[DÉFIS]:
1. Imprimez tout l'extrait de l'entretien avec Sophie Koch qui va de "Federica (Luisa Miller, Marseille" jusqu'à "ce théâtre ?".
2. Poursuivez l'entretien avec Sophie Koch à partir de l'endroit où il s'arrête.

[TEXTE À LIRE]:
........

Sophie Koch fait partie de cette poignée d’artistes lyriques qui, tout en ayant sa page dans deux éditions du Dictionnaire amoureux de l’Opéra [1] – excusez du peu ! – est loin des circuits consacrés et de la surenchère aux cachets, sachant mener de pair vie familiale, carrière internationale et, désormais, mission d’enseignante.
Nous l’avons rencontrée alors qu’elle a repris le chemin de l’Opéra de Marseille pour y interpréter la duchesse Federica dans Luisa Miller, sa première incursion dans le répertoire verdien. (Le spectacle est capté et sera bientôt visible en streaming).
Federica (Luisa Miller, Marseille 2021)
Même si vous n’avez pas eu l’occasion d’y interpréter vos plus grands rôles, vous avez une histoire particulière qui vous unit à ce théâtre ?
Mon tout premier rôle ici était Zerline, un personnage que j’aimais bien chanter, moi qui adore Mozart ! C’était un bon souvenir… Andreloun dans Mireille l’était un peu moins… (rire) car il y avait juste un air qui n’était de plus pas mis en scène – après cinq semaines de répétition ! – et où il fallait seulement que j’apparaisse derrière un faux rocher, avec une perruque blonde frisée ! Je me souviens pourtant du beau décor d’Albert-André Lheureux… Il y a eu ensuite ce fameux Gala Offenbach qui m’a permis de rencontrer Marc Barrard que je retrouve en Wurm dans cette production de Luisa Miller. Il y avait aussi Alain Vernhes, Marie Devellereau, Anne-Sophie Schmidt…
À la lecture des grandes étapes de votre carrière, on peut constater une fidélité à quelques scènes telles que Londres (le Covent Garden est la scène de vos débuts internationaux), Dresde, Munich, Vienne, Paris, Toulouse… Ce lien tissé avec ces maisons d’opéras – dont certaines ont une dimension patrimoniale dans l’histoire du genre – c’est le fruit du hasard ou c’est quelque chose que vous avez souhaité régulièrement entretenir ?
C’est peut-être une conjonction de choses : déjà, il y a le nom que je porte qui, pendant une quinzaine d’années, a prêté à confusion ! On m’a dit que j’étais autrichienne, suisse, suisse allemande, allemande … Mais c’était finalement une bonne chose pour moi car j’ai du apparaître suffisamment convaincante dans le répertoire germanique pour que cela m’ouvre les portes non seulement des théâtres étrangers mais surtout des théâtres de langue allemande. Pour moi, j’étais absolument comblée d’avoir pu faire du Strauss et certains Wagner en ces lieux !

........

[DONNÉES ENREGISTRÉES]:

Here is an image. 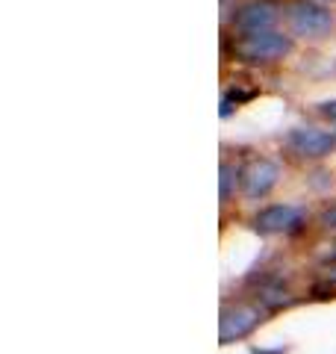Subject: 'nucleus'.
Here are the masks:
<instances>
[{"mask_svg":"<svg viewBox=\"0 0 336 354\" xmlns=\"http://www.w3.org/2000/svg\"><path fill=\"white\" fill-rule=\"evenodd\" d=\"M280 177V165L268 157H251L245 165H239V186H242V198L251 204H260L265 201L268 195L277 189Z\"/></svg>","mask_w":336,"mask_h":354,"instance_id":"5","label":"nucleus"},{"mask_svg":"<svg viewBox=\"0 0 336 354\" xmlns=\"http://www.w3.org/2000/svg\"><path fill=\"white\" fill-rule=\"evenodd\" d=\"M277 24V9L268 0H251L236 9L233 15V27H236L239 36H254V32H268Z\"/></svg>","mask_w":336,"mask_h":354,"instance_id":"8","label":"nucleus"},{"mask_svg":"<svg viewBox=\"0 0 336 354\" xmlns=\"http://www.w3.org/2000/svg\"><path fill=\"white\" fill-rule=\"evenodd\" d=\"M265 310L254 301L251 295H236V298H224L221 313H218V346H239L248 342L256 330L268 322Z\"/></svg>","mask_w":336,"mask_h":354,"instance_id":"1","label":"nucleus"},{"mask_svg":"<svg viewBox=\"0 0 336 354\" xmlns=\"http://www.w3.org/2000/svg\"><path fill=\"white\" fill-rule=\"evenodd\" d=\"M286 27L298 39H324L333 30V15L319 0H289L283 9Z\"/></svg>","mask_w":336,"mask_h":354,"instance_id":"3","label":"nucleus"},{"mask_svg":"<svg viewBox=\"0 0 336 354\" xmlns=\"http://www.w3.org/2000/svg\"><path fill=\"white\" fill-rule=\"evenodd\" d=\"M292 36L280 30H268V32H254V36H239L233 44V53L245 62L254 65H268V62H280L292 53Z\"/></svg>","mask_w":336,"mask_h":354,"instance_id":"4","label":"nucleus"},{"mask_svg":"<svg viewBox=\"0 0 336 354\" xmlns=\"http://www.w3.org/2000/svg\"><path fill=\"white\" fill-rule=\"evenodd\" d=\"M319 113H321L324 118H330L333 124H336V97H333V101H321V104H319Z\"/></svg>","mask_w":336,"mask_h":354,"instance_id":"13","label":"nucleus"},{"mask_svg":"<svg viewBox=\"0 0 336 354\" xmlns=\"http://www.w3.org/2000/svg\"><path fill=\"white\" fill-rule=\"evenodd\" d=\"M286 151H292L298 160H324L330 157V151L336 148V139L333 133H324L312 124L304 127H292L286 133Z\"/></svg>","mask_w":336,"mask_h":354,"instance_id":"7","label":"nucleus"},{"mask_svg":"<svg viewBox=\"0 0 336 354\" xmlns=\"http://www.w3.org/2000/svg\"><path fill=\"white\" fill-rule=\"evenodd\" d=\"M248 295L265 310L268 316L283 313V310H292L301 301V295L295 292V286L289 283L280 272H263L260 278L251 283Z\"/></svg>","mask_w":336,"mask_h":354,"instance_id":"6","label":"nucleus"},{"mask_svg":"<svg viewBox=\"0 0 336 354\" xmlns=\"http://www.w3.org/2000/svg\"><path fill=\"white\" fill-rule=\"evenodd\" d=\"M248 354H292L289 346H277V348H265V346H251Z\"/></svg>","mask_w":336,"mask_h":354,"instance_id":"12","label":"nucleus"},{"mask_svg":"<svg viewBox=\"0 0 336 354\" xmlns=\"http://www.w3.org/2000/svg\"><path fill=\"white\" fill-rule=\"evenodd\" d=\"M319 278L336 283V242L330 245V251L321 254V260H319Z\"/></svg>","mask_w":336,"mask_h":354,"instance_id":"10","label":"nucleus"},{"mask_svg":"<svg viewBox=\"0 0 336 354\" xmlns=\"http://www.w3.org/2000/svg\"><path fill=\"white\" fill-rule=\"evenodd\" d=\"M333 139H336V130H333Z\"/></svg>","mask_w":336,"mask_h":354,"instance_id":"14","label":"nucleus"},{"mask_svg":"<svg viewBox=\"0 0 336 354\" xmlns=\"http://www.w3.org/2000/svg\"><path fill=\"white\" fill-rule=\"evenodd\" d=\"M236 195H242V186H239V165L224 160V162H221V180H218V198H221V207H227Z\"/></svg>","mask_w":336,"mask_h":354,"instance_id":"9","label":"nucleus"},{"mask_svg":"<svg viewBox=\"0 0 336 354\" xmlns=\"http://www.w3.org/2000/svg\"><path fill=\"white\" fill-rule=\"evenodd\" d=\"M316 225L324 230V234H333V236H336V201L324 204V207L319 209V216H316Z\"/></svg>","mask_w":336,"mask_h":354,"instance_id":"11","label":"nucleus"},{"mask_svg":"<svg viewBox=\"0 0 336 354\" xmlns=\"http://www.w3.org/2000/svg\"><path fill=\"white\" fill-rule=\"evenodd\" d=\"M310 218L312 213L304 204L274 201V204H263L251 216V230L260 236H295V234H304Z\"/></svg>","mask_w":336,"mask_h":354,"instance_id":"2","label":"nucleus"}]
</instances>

........

[RÉSULTATS DES DÉFIS]:
1.
Federica (Luisa Miller, Marseille 2021)
Même si vous n’avez pas eu l’occasion d’y interpréter vos plus grands rôles, vous avez une histoire particulière qui vous unit à ce théâtre ?

2.
Donc, d’une part, c’était effectivement le fruit du hasard avec la couleur de la voix qui était en adéquation avec un certain répertoire, une vocalité qui s’est bien glissée dans les rôles germaniques et, d’autre part, c’était mon désir le plus cher car il est vrai que j’ai une affinité particulière à me rendre régulièrement dans ces pays. En outre, il y a aussi le facteur humain : quand quelqu’un comme Peter Katona [2] vous fait confiance et qu’il a pour vous une certaine vision, vous disant, – ce qui, hélas, est devenu rare pour les jeunes chanteurs qui sont bien moins guidés que nous – : « Je vous donne ça tout de suite car c’est bien pour vous, puis dans cinq ans je vous vois là-dedans et dans dix, je pense à ça… », autant de choses auxquelles on n’a soi-même pas forcément pensé, c’est tellement précieux ! C’est ce que ne font pas forcément les agents d’ailleurs.
Dans mon cas, j’ai davantage eu ce rapport avec certains directeurs d’Opéras avec lesquels j’ai tissé un lien privilégié : Peter Katona donc, Ioan Holender, Nicolas Joël aussi qui a été très important pour moi et qui a vu très loin et très tôt, tant à Toulouse qu’à Paris. Christophe Ghristi a pris un peu aujourd’hui le relais puisqu’il a des projets pour moi jusqu’en 2024 avec des rôles que je n’aurais jamais imaginés. Ce sont aussi des hommes de culture qui sont vraiment de la partie artistique. On peut d’ailleurs dire la même chose de Maurice Xiberras qui aime sincèrement les artistes !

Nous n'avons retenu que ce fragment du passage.